The nature of effective interaction in cuprate superconductors: a sign-problem-free quantum Monte-Carlo study

TL;DR

This study uses sign-problem-free quantum Monte Carlo simulations to investigate the effective interactions in cuprate superconductors, highlighting the role of nematic fluctuations in enhancing d-wave pairing and inducing charge density waves.

Contribution

It provides the first large-scale, sign-problem-free simulation of intertwined orders in cuprates, emphasizing the importance of nematic fluctuations in pairing mechanisms.

Findings

Nematic fluctuations are crucial for observed charge density wave order.

Nematic fluctuations enhance d-wave Cooper pairing.

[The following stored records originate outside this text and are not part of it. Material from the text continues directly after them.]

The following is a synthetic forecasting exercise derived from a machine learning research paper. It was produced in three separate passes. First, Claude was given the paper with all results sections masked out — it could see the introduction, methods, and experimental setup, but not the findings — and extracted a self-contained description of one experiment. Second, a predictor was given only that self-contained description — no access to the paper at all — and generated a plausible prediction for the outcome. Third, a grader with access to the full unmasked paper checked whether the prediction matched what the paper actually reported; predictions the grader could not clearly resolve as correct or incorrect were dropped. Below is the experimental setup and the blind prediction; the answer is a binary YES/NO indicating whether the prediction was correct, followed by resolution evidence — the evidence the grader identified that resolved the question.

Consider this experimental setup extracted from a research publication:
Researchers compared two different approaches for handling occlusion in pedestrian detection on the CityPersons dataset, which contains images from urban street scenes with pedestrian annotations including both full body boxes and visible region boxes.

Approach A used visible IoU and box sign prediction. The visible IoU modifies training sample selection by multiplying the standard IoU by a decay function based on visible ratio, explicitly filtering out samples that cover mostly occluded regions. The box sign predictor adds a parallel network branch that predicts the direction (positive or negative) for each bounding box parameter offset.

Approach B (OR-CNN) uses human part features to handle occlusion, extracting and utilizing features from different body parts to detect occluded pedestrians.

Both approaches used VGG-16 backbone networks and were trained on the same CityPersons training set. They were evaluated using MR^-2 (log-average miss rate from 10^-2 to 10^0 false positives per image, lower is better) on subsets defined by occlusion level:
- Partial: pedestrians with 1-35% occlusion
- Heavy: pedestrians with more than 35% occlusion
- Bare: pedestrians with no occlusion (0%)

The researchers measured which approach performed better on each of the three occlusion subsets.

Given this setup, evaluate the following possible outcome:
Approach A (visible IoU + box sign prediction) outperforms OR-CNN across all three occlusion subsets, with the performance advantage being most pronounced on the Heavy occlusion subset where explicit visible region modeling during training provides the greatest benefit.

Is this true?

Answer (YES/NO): NO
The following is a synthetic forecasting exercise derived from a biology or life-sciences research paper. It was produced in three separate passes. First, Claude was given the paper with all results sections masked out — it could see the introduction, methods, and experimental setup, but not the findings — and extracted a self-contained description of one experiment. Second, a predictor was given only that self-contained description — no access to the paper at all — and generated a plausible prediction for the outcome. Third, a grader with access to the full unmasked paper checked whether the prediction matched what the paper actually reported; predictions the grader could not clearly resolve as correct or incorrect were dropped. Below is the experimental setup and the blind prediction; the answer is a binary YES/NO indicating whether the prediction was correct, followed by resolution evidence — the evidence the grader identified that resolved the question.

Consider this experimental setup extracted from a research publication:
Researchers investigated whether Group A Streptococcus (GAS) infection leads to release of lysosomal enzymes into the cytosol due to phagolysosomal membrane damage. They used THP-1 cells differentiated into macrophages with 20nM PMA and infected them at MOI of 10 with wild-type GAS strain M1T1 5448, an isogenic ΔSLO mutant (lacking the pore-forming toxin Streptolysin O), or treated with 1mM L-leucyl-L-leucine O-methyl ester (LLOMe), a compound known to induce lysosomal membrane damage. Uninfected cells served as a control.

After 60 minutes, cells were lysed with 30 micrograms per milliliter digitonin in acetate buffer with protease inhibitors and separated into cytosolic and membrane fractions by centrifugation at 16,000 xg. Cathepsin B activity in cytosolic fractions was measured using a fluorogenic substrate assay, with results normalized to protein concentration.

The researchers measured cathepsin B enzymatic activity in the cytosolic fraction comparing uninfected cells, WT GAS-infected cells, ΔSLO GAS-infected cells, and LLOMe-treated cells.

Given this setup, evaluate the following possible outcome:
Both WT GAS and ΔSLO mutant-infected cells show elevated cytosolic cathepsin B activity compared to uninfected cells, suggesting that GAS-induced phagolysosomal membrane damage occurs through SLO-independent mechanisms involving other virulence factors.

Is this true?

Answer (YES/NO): NO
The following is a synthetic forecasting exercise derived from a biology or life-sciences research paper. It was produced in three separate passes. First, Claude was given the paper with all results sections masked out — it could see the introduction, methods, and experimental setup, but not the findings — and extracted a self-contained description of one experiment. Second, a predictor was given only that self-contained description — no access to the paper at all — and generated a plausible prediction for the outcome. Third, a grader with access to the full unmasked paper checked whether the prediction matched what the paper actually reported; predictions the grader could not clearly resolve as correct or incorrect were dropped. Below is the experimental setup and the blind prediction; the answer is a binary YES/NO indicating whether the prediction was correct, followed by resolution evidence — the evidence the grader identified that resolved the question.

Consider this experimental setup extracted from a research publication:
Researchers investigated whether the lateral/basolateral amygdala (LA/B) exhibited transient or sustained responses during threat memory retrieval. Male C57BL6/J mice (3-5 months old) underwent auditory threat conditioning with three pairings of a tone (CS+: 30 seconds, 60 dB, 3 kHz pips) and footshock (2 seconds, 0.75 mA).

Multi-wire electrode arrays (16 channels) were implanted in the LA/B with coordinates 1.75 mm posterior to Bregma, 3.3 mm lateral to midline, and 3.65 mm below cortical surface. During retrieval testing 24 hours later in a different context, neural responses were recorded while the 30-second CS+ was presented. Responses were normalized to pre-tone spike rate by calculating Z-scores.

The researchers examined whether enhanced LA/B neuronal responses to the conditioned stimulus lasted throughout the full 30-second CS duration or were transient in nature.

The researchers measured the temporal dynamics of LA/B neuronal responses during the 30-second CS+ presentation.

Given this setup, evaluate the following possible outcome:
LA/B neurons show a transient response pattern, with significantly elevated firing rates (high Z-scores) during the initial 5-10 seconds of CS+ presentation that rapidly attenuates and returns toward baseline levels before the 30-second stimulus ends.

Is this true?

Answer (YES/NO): NO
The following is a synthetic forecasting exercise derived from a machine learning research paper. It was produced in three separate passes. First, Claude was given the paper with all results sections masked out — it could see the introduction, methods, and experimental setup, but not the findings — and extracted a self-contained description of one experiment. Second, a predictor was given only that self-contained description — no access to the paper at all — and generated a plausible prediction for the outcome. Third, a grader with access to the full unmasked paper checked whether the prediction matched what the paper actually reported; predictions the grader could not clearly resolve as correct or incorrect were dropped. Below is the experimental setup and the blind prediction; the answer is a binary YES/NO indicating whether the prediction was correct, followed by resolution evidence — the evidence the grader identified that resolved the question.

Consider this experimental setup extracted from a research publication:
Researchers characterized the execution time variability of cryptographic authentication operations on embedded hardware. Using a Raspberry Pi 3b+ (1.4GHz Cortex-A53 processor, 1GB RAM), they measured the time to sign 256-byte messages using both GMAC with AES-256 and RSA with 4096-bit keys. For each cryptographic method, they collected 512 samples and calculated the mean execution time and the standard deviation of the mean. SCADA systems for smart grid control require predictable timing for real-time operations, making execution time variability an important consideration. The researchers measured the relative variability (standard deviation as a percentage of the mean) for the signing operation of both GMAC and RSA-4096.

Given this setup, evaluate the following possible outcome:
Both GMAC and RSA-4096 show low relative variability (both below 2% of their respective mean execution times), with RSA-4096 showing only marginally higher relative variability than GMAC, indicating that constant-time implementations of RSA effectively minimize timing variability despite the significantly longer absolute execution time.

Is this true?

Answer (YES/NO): NO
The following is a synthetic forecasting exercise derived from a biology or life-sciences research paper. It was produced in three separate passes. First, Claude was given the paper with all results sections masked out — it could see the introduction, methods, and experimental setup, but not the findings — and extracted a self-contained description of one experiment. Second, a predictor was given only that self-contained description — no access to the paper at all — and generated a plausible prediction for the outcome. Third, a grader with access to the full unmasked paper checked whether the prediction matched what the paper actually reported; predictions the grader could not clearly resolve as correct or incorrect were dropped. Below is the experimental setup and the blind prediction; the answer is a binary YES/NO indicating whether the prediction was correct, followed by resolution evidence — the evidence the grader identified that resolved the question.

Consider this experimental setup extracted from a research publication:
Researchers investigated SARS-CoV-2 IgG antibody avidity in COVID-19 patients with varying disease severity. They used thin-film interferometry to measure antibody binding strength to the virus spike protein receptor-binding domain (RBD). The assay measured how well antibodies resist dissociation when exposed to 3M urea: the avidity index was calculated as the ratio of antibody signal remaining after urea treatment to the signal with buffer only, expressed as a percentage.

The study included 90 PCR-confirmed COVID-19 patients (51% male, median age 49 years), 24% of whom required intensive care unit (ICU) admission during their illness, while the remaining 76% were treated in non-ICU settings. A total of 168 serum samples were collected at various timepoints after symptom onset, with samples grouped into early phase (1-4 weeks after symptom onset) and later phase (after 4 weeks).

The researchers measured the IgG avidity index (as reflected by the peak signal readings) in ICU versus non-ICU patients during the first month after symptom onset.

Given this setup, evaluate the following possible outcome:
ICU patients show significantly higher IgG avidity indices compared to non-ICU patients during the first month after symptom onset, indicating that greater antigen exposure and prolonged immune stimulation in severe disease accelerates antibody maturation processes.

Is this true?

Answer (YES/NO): YES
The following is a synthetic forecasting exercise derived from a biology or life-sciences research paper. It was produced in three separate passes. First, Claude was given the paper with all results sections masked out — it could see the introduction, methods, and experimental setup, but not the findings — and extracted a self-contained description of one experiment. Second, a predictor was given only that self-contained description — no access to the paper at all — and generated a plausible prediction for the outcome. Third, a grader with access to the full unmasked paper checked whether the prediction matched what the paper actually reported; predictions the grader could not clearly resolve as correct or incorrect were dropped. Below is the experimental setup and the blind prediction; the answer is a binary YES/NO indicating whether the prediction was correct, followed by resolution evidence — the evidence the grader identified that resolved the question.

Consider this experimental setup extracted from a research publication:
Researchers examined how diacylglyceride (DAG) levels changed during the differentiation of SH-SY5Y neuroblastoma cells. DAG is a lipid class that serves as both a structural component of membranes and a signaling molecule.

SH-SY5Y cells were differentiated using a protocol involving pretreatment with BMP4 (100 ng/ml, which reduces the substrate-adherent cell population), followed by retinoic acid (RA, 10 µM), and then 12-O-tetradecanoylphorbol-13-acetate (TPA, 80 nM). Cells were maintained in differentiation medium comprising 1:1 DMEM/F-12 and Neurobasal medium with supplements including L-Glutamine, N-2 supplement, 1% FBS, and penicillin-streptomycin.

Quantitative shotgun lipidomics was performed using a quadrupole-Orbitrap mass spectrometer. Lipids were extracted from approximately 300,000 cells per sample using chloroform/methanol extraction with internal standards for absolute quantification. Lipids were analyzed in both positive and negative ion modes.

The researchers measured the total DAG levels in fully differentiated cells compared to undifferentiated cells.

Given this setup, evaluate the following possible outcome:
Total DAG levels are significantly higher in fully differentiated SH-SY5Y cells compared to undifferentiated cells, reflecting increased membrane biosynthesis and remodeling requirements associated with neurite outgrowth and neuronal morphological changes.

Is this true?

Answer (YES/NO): YES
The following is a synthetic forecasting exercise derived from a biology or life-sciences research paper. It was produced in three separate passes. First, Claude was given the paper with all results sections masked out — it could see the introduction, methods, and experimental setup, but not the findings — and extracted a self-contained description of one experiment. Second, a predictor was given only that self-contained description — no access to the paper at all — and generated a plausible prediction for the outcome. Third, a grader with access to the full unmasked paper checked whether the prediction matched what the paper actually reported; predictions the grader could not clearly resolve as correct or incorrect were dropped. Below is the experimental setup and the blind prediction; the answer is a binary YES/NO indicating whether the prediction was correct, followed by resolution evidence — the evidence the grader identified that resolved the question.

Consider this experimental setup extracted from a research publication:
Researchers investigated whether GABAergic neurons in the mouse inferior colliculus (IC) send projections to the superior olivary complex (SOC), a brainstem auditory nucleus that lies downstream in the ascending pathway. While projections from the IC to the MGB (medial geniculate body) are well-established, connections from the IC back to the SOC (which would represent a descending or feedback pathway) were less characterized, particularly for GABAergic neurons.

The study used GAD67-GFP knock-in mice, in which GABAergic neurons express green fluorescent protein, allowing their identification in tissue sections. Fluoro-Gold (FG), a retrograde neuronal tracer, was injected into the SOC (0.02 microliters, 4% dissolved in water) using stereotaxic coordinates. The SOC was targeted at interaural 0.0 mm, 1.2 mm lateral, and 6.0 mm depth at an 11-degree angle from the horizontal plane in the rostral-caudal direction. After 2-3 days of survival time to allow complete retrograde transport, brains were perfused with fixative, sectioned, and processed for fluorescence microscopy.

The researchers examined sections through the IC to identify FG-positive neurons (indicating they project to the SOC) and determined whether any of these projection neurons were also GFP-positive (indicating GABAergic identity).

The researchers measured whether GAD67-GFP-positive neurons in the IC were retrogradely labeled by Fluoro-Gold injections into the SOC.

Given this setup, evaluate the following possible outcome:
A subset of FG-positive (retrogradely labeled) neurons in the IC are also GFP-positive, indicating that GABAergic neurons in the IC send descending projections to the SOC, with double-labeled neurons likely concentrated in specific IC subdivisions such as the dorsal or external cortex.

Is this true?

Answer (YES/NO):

Simulations reveal intertwined antiferromagnetic, superconducting, and charge orders.

Abstract

Superconductivity is an emergent phenomena in the sense that the energy scale associated with Cooper pairing is generically much lower than the typical kinetic energy of electrons. Addressing the mechanism of Cooper pairing amounts to determine the effective interaction that operates at low energies. Deriving such an interaction from a bottom-up approach has not been possible for any superconductor, especially strongly correlated ones. Top-down approaches, where one assumes an effective interaction, is plagued with the difficulty of extracting the implied electronic instabilities without uncontrolled approximations. These facts severely hinder our ability to determine the pairing mechanism for high temperature superconductors. Here we perform large-scale sign-problem-free quantum Monte-Carlo simulations on an effective theory, featured with antiferromagnetic and nematic fluctuations, to study the intertwined antiferromagnetic, superconducting, and charge density wave instabilities of the cuprates. Our results suggest the inclusion of nematic fluctuations is essential in order to produce the observed type of charge density wave ordering. Interestingly we find that the d-wave Cooper pairing is enhanced by nematic fluctuations.